Suasana hening dan khidmat langsung terasa. Kompleks makam ini terawat dengan baik, dikelilingi tembok dan pepohonan rindang yang memberikan keteduhan. Nisan-nisan tua dengan tulisan Arab dan aksara Sasak kuno menjadi penanda waktu yang berhenti. Arsitektur makam menunjukkan perpaduan antara budaya Islam, Hindu, dan tradisi lokal Sasak, mencerminkan akulturasi budaya yang telah berlangsung lama di Lombok.
Menelisik “Kutukan” yang Terlupakan
Di balik kesunyian dan kekhidmatannya, Makam Pendiri Mataram menyimpan cerita rakyat tentang adanya “kutukan”. Seperti banyak situs keramat lainnya di Nusantara, mitos semacam ini lahir untuk melindungi tempat tersebut dari sikap tidak sopan dan perusakan.
Beberapa versi cerita menyebutkan bahwa siapa pun yang berani mengganggu ketenangan, merusak, atau bersikap tidak hormat di area makam akan mendatangkan kesialan bagi diri sendiri atau usahanya. Kisah-kisah tentang proyek pembangunan di sekitar makam yang gagal atau mengalami kendala sering dikait-kaitkan dengan “kutukan” ini.

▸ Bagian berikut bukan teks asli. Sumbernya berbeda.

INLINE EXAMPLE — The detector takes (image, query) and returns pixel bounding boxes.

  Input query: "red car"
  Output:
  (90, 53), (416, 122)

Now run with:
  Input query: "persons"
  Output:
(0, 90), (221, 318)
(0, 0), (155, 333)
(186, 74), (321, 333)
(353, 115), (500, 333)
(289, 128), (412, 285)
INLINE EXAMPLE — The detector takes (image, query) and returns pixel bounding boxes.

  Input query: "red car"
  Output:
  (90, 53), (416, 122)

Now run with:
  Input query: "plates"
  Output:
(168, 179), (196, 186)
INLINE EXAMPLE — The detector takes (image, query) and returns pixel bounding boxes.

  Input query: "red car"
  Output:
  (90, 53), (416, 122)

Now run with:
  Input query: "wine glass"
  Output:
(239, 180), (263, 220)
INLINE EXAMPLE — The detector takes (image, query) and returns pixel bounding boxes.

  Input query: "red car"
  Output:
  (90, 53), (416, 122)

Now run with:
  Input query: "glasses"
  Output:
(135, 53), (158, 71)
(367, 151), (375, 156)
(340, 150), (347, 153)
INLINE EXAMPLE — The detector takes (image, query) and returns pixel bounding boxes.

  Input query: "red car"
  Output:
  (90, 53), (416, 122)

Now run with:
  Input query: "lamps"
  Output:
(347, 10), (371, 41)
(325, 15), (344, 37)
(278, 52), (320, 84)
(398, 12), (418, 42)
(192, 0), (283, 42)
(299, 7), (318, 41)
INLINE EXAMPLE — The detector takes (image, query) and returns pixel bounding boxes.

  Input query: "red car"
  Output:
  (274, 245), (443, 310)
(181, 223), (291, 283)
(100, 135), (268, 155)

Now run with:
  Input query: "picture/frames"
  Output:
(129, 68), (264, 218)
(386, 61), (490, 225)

Namun, dalam perspektif yang lebih arif, “kutukan” ini dapat dimaknai sebagai sebuah peringatan kultural. Ia adalah cara leluhur untuk menanamkan rasa hormat generasi penerus terhadap jasa para pendahulu dan situs-situs bersejarah. Seiring modernisasi, “kutukan” ini pun mulai “terlupakan”, bukan karena kekuatannya hilang, tetapi karena nilai-nilai untuk menjaganya dengan kesadaran sendiri mulai luntur.
Makna dan Nilai Spiritual Makam
Bagi masyarakat Mataram dan Lombok pada umumnya, makam ini bukan sekadar bangunan tua. Ia adalah:
- Simbol Permulaan: Sebagai penanda awal mula berkembangnya pusat pemerintahan di Kota Mataram.
- Tempat Ziarah Spiritual: Banyak peziarah, baik lokal maupun dari luar daerah, yang datang untuk mendoakan arwah leluhur, mencari ketenangan batin, atau sekadar merenungkan sejarah.
- Laboratorium Sejarah Live: Situs ini adalah bukti fisik (tangible heritage) yang dapat dipelajari untuk memahami perjalanan panjang masyarakat Lombok.
Panduan Berkunjung ke Makam Pendiri Mataram
Bagi Anda yang tertarik untuk mengunjungi situs bersejarah ini, berikut beberapa tipsnya:
- Waktu Terbaik Berkunjung: Pagi hari (pukul 08.00-11.00 WITA) atau sore hari (pukul 15.00-17.00 WITA). Hindari berkunjung pada saat jam istirahat siang.
- Tata Krama dan Busana: Kenakan pakaian yang sopan dan tertutup. Sebaiknya wanita menggunakan kain atau jilbab. Bersikap tenang dan hormat selama berada di area makam.
- Lokasi: Mudah diakses dengan kendaraan roda dua atau empat. Terdapat papan penunjuk arah yang cukup jelas.
- Tidak Ada Tiket Masuk: Berkunjung ke makam ini umumnya tidak dikenakan biaya, namun sumbangan sukarela untuk perawatan sangat diapresiasi.
Kesimpulan
Makam Pendiri Mataram adalah jantung sejarah dari Kota Mataram yang berdenyut pelan. Ia menyimpan lebih dari sekadar tulang belulang, tetapi juga roh, semangat, dan identitas sebuah peradaban. “Kutukan” yang melekat padanya adalah narasi pengingat untuk senantiasa menghormati jasa para pendahulu. Sebelum menjelajahi pantai dan gunung di Lombok, sempatkanlah untuk singgah sejenak di sini. Rasakanlah napas sejarah yang membisikkan cerita tentang asal-usul sebuah kota yang bernama Mataram.